#### Task instructions:
Continue the description of the system startup method below, starting right after its last sentence.

#### Document:
## BEGIN

FIG. 1 is a diagram schematically illustrating a system startup method according to the present invention. FIG. 2 is a diagram illustrating a list of program components to be started at the time of system startup, and a startup list which describes information about each of the program components. FIG. 3 is a block diagram illustrating sections included in a startup-list management component shown in FIG. 1, and communications with the startup list. FIG. 4 is a block diagram illustrating sections included in a program component, and communications with the startup list. FIG. 5 is a flowchart illustrating processing steps performed at the time of system startup. FIG. 6 is a flowchart illustrating processing steps performed at the time of executing a program component. FIG. 7 is a flowchart illustrating processing steps in which the startup-list management component periodically manages the startup list.

FIG. 1 is a diagram schematically illustrating a system startup method according to the present invention. Reference numeral 100 denotes a list of program components to be started at the time of system startup, and a startup list which describes information about each of the program components. Reference numeral 110 denotes a startup-list management component which is a program component for managing the startup list 100. Reference numerals 120, 130 and 140 denote components A, B and C, respectively, each of which is a program component for achieving a specific function. Incidentally, although FIG. 1 shows only three program components other than the startup-list management component 110, the number of program components is unlimited. Program components that should be started at the time of system startup are only program components that are described in the startup list 100 as program components to be started. The startup list 100 is initially so configured that all program components in the system are started. Accordingly, all the program components are started at the time of installing the system.

During the operation of the system, if a program component is executed according to a user's instruction, the program component writes to the startup list 100 a time stamp of the time at which the execution has been started. The startup-list management component 110 refers to the startup list 100 at each constant period in order to compare the executed time of each program component described in the startup list 100 with the current time. As a result of the comparison, if a specified period of time has passed, the user can judge that the program component is not necessary. Accordingly, the startup-list management component 110 deletes the unnecessary program component from the startup list 100. As a result, the program component that has not been executed for the specified period of time is not started at the next system startup. Therefore, the startup time is shortened.

## END

Saved data entries:
## BEGIN

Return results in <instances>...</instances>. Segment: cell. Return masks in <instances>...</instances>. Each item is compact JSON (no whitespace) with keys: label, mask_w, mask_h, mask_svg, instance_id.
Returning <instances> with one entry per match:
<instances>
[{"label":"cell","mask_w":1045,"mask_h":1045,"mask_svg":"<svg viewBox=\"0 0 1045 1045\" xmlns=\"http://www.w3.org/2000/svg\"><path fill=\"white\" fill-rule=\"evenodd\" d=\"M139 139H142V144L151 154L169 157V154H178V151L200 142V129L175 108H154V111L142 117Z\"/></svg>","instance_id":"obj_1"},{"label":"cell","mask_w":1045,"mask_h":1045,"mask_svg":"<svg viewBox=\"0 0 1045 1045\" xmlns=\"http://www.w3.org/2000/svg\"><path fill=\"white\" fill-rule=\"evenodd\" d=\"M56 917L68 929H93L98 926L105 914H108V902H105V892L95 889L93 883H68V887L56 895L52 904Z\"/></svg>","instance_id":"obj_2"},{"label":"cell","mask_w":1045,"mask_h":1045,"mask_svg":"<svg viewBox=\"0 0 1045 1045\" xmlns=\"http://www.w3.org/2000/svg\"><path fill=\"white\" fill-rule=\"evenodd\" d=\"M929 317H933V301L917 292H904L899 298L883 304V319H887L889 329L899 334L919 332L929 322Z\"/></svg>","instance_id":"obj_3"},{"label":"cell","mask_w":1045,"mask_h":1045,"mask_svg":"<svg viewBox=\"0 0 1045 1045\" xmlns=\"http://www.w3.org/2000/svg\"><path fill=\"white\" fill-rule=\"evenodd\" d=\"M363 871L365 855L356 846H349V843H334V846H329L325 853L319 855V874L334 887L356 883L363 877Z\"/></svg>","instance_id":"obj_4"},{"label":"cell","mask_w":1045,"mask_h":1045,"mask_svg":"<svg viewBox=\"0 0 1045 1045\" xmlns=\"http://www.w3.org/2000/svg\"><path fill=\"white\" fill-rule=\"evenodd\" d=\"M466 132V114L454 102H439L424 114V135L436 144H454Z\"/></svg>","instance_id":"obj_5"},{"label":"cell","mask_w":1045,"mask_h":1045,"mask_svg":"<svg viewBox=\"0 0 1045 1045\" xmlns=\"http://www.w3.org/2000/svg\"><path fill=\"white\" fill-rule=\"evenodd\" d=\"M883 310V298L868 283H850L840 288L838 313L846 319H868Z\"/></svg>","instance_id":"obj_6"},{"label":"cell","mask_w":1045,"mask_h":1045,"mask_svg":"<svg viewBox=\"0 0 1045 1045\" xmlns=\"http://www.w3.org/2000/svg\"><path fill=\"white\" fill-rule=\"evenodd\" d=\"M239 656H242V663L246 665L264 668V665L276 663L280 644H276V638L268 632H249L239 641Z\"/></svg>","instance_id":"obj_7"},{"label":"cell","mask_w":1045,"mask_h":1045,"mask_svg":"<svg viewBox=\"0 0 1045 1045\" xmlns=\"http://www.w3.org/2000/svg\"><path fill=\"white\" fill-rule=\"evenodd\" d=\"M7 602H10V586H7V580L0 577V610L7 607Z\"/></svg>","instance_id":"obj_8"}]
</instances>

## END

#### Response below:
FIG. 2 is a diagram illustrating one example of the startup list 100 shown in FIG. 1. Reference numeral 201 denotes a start check field in which a checkmark indicating whether or not to start the program component at the time of system startup is placed. Reference numeral 202 denotes a program component name field in which, for example, each program component name or ID is stored. A program component is identified by the program component name or ID thereof. Reference numeral 203 denotes a deletion allow/disallow field indicating whether or not the program component can be deleted from the startup list, more specifically, indicating whether or not a checkmark in the start check field 201 can be removed. Reference numeral 204 denotes a last startup time field which stores a time stamp indicating the time at which the program component has been started/executed. Incidentally, a program component whose deletion allow/disallow field 203 is “disallow” is indispensable to the system startup.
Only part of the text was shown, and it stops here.